Saudi ArabiaYemen

Yemeni forces fire missile at Saudi military forces in Jizan border region

 

Yemeni army forces, supported by allied fighters from Popular Committees, have launched a domestically-designed and –manufactured ballistic missile at a military base in Saudi Arabia’s southwestern border region of Jizan in relation for the Riyadh regime’s devastating military aggression against their country.

A Yemeni military source, speaking on condition of anonymity, told Arabic-language al-Masirah television network that the short-range Zelzal-1 (Earthquake-1) missiles hit Mashal base with great precision on Sunday.

There were no immediate reports about possible casualties or the extent of damage caused.

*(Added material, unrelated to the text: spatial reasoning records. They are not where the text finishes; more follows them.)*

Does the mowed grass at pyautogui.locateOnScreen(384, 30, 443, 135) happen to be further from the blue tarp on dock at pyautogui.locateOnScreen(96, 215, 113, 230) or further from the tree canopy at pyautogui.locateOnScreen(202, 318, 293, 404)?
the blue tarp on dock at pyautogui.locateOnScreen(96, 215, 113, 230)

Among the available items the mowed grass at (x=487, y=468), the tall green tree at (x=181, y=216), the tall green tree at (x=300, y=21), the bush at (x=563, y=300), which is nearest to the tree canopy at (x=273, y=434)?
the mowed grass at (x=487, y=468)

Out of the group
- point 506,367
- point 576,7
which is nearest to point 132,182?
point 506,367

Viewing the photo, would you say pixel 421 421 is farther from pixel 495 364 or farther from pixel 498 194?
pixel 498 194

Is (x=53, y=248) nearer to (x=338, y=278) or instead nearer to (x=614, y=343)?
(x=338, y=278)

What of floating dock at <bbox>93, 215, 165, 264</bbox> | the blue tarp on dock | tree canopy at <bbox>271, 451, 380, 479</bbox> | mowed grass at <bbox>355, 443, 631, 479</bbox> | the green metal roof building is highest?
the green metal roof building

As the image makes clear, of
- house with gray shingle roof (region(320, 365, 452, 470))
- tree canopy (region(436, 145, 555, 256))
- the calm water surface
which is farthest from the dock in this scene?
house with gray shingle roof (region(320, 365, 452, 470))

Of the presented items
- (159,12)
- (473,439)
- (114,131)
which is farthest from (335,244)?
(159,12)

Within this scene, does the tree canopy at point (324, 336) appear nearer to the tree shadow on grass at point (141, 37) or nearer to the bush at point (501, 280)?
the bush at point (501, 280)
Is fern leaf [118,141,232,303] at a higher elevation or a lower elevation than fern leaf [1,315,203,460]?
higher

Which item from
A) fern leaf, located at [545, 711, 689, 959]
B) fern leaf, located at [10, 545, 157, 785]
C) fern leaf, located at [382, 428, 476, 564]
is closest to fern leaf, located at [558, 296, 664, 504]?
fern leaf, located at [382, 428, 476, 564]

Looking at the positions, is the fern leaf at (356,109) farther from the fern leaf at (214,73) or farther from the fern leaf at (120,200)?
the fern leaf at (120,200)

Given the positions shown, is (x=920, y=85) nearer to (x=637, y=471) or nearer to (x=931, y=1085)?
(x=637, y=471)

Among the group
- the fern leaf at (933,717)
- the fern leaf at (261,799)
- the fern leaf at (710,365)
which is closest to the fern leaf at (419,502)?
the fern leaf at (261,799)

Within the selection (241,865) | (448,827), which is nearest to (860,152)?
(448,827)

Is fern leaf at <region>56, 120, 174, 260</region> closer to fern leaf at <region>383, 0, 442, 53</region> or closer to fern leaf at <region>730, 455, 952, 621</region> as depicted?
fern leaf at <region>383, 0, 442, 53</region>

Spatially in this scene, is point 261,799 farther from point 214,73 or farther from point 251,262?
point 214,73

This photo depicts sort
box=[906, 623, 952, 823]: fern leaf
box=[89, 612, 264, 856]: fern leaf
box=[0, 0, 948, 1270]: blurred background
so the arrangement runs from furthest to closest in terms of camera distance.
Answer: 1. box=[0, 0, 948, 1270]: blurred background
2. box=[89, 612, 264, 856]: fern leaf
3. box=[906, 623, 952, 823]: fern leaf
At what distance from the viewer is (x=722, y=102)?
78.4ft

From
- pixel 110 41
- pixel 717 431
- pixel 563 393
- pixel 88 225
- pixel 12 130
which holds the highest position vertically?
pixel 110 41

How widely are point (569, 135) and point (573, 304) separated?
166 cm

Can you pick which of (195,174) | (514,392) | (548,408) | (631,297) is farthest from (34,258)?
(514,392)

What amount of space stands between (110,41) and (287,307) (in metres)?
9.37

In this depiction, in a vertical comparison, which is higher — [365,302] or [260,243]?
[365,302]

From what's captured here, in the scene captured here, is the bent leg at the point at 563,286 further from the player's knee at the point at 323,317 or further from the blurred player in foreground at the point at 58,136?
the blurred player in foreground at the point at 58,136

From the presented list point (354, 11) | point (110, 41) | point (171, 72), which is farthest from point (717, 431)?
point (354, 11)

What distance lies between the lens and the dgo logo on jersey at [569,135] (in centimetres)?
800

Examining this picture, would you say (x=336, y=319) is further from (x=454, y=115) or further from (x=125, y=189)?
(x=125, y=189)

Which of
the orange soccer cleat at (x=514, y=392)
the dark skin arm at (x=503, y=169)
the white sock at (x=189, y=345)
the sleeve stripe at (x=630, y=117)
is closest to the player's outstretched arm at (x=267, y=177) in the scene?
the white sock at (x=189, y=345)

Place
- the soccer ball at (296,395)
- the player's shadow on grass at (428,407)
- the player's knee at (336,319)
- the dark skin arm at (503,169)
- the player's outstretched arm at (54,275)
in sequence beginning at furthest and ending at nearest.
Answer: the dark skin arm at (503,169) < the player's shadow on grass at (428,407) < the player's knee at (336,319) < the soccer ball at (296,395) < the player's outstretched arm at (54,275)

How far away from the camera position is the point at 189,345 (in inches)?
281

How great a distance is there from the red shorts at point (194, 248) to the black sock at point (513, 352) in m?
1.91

Later in the day, Yemeni army forces, supported by allied fighters from Popular Committees, fired a barrage of mortar shells at Saudi-backed Yemeni militiamen loyal to former president Abd Rabbuh Mansur Hadi, who had gathered in a military camp on Jabal al-Qais mountainous area in Jizan region. No reports of fatalities were quickly available.

In this file picture taken on August 10, 2018, a Yemeni child stands next to a destroyed bus at the site of a Saudi airstrike, which targeted the Dhahyan market the previous day in the northwestern province of Sa’ada. (Photo by AFP)

 

Moreover, Saudi fighter jets carried out a string of airstrikes against residential buildings and properties in the Shada’a district of the northwestern Yemeni province of Sa’ada, leaving substantial damage behind. There were no immediate reports about possible casualties.

Saudi Arabia and a number of its regional allies launched a devastating military campaign against Yemen in March 2015, with the aim of bringing the government of Hadi back to power and crushing the country’s Houthi Ansarullah movement.

Displaced Yemenis from the border area of Hiran prepare to build a makeshift shelter at an improvised camp for displaced people in the northern province of Hajjah on August 29, 2018. (Photo by AFP)

 

Some 15,000 Yemenis have been killed and thousands more injured since the onset of the Saudi-led aggression.

More than 2,200 others have died of cholera, and the crisis has triggered what the UN has described as the world’s worst humanitarian disaster.